● Assignment
Search the data for the word "async" and copy out every line that has it.

##### Records to use

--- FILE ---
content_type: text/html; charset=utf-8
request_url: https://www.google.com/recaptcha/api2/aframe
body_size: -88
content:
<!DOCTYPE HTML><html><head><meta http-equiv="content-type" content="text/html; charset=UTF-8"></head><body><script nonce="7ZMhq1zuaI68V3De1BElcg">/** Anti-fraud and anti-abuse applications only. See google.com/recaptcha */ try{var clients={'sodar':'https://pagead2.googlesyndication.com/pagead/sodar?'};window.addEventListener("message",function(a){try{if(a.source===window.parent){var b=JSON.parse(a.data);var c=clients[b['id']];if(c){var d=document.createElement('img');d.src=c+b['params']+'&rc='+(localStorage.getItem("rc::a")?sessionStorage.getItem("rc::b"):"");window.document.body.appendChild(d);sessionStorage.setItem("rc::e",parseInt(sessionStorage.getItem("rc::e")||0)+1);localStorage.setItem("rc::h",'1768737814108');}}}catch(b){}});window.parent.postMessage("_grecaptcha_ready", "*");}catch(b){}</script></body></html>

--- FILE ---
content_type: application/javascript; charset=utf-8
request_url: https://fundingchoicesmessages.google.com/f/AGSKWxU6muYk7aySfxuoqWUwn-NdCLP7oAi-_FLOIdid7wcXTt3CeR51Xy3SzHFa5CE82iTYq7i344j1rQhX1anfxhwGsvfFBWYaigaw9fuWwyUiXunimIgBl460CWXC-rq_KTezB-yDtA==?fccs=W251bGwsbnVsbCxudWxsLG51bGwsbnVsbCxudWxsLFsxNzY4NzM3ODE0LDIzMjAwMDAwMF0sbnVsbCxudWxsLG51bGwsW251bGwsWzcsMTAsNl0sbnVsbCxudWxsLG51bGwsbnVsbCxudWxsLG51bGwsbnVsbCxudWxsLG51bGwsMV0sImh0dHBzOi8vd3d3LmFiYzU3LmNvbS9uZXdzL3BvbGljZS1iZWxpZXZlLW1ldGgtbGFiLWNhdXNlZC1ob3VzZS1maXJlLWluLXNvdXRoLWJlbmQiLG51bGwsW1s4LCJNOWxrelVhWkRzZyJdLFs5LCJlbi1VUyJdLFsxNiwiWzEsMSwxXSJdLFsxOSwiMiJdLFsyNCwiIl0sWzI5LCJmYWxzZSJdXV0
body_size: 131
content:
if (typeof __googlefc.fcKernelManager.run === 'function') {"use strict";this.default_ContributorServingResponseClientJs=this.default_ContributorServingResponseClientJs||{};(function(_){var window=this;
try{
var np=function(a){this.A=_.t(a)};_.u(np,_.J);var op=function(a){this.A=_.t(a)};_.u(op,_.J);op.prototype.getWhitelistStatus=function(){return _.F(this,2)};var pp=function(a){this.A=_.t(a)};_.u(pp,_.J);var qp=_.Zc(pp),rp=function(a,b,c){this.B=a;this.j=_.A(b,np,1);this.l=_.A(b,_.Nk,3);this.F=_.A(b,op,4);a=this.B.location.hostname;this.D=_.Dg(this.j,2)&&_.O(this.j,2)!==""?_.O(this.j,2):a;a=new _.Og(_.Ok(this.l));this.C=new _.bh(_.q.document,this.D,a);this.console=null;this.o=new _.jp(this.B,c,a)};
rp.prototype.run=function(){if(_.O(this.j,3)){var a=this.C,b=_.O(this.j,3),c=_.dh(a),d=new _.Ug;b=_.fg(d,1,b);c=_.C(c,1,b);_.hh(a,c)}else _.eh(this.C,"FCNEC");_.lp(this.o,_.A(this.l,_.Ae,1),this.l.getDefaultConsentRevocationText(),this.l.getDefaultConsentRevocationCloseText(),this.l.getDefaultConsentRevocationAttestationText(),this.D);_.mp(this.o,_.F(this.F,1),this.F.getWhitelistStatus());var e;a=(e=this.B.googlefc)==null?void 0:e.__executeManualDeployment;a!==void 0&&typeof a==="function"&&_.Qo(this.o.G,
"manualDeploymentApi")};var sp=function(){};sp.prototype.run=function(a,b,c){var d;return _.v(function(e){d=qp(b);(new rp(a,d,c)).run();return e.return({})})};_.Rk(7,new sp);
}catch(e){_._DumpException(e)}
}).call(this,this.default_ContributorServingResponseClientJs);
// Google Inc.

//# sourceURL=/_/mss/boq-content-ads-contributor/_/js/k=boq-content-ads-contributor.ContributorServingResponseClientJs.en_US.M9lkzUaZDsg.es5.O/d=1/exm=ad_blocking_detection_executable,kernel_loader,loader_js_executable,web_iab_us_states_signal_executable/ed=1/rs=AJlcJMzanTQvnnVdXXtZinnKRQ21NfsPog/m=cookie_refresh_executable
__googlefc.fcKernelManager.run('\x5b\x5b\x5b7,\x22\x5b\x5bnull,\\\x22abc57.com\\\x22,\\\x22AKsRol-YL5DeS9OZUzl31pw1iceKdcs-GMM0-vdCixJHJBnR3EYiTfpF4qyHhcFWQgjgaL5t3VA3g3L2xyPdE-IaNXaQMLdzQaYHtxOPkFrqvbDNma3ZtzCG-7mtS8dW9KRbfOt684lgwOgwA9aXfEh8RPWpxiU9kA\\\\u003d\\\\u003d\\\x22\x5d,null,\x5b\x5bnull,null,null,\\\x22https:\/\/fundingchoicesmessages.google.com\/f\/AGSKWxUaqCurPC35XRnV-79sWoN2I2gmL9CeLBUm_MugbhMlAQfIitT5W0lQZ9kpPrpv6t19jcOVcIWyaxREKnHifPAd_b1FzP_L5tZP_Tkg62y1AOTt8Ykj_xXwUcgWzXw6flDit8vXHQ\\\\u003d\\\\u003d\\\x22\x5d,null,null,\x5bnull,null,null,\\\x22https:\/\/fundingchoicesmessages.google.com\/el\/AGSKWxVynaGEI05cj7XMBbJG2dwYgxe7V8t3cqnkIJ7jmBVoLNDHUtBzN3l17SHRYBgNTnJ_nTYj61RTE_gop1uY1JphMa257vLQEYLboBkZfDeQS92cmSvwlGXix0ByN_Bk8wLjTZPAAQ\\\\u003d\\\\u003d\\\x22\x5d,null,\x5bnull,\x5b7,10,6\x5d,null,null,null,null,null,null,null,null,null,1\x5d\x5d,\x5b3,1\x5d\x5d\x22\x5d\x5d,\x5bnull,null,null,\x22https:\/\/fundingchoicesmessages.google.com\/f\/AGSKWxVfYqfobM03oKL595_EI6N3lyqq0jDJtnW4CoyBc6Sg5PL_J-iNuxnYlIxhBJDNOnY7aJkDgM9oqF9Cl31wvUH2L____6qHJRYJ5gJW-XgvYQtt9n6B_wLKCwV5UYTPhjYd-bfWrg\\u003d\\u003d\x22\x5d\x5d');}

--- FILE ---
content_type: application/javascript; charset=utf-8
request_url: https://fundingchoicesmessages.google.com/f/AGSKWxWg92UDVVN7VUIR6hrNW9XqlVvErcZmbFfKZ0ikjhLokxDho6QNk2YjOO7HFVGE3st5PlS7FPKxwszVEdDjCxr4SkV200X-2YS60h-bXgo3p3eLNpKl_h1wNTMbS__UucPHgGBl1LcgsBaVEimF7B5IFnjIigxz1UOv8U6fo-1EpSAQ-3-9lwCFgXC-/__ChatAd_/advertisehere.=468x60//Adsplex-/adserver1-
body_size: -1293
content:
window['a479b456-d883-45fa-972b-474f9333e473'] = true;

##########
##### Records to use

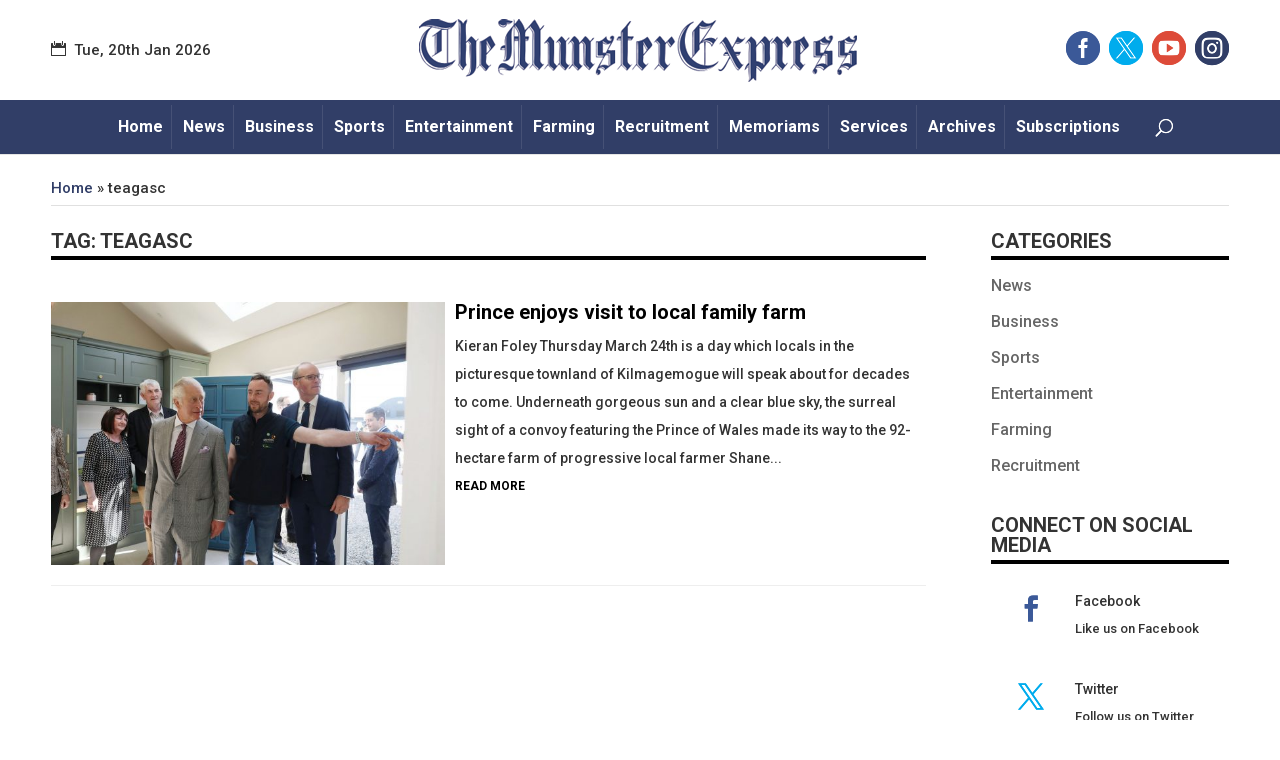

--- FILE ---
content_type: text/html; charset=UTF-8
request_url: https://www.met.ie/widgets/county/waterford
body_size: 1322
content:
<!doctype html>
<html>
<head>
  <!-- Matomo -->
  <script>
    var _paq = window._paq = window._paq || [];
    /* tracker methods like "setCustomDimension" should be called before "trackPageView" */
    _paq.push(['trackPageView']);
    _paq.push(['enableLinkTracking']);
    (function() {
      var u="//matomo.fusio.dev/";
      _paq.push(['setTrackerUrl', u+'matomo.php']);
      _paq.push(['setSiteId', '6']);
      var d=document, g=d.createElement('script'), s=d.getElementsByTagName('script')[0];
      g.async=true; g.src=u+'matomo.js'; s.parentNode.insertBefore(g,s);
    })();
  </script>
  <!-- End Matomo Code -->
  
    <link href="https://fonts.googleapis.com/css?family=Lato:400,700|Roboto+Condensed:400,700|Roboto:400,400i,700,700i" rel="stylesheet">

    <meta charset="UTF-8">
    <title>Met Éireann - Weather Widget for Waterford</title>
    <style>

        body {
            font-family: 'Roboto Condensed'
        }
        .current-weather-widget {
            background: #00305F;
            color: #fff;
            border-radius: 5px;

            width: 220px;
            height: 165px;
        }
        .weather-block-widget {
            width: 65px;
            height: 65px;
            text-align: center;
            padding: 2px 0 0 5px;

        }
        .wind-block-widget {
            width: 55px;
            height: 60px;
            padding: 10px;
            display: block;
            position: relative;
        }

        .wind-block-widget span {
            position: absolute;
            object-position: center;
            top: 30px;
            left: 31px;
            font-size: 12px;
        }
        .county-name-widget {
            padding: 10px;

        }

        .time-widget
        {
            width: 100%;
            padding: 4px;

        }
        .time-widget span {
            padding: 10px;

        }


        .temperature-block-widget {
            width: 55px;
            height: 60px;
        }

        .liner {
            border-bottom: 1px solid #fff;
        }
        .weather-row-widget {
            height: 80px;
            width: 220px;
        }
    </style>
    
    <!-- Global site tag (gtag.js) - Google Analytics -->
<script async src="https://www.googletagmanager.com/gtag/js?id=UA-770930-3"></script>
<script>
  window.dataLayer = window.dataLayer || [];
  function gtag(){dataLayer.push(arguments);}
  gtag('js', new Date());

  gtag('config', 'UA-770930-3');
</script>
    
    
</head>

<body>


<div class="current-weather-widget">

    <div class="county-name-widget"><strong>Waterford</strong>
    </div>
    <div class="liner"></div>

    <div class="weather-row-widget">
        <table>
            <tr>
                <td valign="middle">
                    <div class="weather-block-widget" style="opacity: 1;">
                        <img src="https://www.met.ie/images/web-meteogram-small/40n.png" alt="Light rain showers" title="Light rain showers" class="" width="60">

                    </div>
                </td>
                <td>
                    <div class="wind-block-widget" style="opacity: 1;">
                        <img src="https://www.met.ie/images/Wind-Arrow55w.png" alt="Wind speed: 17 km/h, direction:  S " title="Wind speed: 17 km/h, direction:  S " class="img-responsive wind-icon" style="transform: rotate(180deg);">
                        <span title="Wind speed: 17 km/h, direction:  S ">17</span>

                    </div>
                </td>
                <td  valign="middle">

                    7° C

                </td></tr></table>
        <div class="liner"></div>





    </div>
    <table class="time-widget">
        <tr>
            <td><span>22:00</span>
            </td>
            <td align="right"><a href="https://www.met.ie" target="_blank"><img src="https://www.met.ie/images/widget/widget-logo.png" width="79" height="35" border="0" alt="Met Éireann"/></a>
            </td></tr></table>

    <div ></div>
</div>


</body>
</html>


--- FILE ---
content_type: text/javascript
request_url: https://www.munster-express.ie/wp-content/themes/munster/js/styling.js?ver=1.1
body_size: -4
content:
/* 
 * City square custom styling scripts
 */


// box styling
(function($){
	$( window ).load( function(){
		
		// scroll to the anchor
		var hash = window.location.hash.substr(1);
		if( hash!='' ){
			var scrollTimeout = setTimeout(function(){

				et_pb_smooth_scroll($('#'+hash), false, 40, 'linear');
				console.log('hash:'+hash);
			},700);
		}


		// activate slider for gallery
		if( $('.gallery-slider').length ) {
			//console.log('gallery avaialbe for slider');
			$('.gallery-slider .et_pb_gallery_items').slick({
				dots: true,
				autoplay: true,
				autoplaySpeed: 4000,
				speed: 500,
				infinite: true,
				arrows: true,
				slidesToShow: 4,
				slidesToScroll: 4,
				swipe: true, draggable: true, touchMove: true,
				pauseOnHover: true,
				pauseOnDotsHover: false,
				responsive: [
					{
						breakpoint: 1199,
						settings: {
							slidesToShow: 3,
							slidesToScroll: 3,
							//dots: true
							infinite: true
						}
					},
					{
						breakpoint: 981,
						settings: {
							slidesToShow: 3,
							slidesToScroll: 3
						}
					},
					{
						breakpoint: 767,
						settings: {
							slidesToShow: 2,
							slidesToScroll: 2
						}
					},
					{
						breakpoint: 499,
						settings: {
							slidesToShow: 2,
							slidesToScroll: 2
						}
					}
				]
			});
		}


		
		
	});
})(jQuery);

##########

● Problem solution
      g.async=true; g.src=u+'matomo.js'; s.parentNode.insertBefore(g,s);
<script async src="https://www.googletagmanager.com/gtag/js?id=UA-770930-3"></script>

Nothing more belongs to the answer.